Vermarktung unter Dachmarke

Vermarktet würden die Sorten unter einer Dachmarke. Dies trage dazu bei, dass neue resistente Sorten schneller Eingang in die Praxis fänden. Außerdem erleichtere dies die Markteinführung ohne aufwändige Werbekampagnen und biete dem Verbraucher eine größere Geschmacksvielfalt. „Das Fairdi-Konzept stellt andere Sorten nicht ins Abseits. Es hat eine Sog- und keine Verdrängungswirkung, da die Obstbauern selbst entscheiden“, bekräftigte Mayr. Er geht davon aus, dass sich der Sortenwandel in der Region beschleunigen werde.
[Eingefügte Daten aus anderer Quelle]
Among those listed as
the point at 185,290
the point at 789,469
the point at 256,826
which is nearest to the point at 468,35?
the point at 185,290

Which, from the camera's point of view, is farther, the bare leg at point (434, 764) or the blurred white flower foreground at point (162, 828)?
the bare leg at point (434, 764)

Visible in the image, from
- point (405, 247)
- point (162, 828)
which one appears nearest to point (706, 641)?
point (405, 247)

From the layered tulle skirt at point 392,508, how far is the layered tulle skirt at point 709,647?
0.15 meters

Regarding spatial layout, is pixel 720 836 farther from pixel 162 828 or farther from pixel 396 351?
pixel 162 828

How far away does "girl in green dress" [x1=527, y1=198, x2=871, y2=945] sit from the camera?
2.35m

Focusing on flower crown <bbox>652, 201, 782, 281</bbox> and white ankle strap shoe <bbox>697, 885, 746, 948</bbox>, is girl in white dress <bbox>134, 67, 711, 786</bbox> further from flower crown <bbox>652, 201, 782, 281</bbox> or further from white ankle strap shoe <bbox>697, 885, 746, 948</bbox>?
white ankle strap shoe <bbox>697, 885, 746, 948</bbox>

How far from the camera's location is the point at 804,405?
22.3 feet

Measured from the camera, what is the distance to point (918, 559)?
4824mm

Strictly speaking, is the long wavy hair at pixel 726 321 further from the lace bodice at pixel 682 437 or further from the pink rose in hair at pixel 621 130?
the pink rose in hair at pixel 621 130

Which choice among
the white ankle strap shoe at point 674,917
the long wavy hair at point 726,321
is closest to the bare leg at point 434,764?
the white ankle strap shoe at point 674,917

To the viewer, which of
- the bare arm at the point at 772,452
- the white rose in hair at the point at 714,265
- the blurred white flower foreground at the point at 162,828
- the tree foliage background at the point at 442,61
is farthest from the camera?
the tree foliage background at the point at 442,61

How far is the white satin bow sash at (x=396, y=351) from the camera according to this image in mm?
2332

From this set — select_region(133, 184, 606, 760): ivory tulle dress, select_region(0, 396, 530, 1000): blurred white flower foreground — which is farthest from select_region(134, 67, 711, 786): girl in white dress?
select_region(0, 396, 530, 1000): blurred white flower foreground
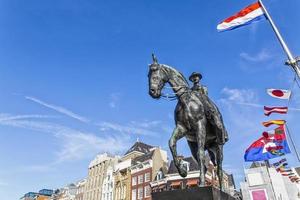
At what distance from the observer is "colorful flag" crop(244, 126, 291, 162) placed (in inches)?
952

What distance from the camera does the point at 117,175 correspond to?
4862cm

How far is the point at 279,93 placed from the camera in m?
15.5

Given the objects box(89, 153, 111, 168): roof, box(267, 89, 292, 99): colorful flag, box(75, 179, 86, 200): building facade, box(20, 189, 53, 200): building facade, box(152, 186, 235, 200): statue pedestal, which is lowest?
box(152, 186, 235, 200): statue pedestal

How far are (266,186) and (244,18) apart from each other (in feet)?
109

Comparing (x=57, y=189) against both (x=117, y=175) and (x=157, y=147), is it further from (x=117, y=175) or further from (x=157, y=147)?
(x=157, y=147)

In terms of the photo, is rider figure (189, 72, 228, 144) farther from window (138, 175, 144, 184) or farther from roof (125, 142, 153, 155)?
roof (125, 142, 153, 155)

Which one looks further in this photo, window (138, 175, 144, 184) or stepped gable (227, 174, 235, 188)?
stepped gable (227, 174, 235, 188)

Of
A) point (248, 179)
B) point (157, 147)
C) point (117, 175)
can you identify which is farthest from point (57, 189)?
point (248, 179)

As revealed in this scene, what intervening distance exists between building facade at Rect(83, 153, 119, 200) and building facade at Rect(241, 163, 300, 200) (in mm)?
23362

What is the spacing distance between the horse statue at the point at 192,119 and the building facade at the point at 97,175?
47.2 meters

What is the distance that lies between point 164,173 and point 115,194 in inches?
432

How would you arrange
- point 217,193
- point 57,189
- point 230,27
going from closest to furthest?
point 217,193, point 230,27, point 57,189

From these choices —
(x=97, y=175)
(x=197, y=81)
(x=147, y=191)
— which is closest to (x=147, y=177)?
(x=147, y=191)

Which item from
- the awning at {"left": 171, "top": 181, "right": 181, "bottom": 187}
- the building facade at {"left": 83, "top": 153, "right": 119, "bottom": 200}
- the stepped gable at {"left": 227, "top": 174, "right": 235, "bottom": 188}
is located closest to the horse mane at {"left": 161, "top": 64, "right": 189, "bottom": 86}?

Was bleibe, seien Äpfel mit gutem Geschmack und bester Qualität.

Start mit geräumtem Markt

Von einem guten Start in die Apfelkampagne, wenn auch unter etwas anderen Vorzeichen als im Jahr zuvor, geht Jürgen Nüssle aus. Der Geschäftsführer der Württembergischen Obstgenossenschaft (WOG) verwies dabei auf einen europaweit geräumten Markt, geringe Warenbestände aus der Südhalbkugel und einer EU-Ernte auf Vorjahresniveau. Lediglich in Deutschland liege die Ernteerwartung mit rund 1,0 Mio. t um 15 Prozent höher.  Davon entfallen 319.000 t auf die Niederelbe, 227.000 t auf den Bodensee, 78.000 t auf Nordrhein-Westfalen und 64.000 t auf Ostdeutschland. „Damit machen der Bodensee und die Niederelbe allein 60 Prozent der gesamten deutschen Produktion aus“, stellte er fest.

Mit knapp 10,5 Mio. t liege die EU-Ernte fast auf Vorjahresniveau, sei aber die kleinste Menge der letzten fünf Jahre. Dabei habe sich die Anbaufläche in den letzten zehn Jahren um zehn Prozent auf 475.000 ha verringert. Als größte Produktionsländer nannte Nüssle Polen mit 3,3 Mio. t, was ein Plus von 110.000 t und damit 3,4 Prozent zum Vorjahr bedeutet, gefolgt von Italien mit 2,2 Mio. t und Frankreich mit 1,4 Mio. t. Zusammen mit Deutschland produzierten diese Länder rund 75 Prozent der EU-Äpfel. Über 40 Prozent der Ernte entfalle auf die Sorten Golden Delicious, Gala und die Jonagoldgruppe.

Modernes Sortiment

Deutliche Unterschiede dazu gebe es beim deutschen Apfelsortiment. Nahezu die Hälfte der erwarteten Erntemenge entfalle auf Elstar, die Jonagoldgruppe, Braeburn und Gala. Vor zwei Jahren habe der Marktanteil dieser Sorten aber noch 70 Prozent betragen. Den größten Zuwachs in diesem Zeitraum verzeichneten Clubsorten, insbesondere am Bodensee. Deren Anteil liege dort mittlerweile bei 18 Prozent und damit deutlich höher als in anderen Regionen. „Das zeigt das moderne Sortiment am Bodensee, mit dem wir Kundenwünsche auch erfüllen können“, merkte der WOG-Geschäftsführer an.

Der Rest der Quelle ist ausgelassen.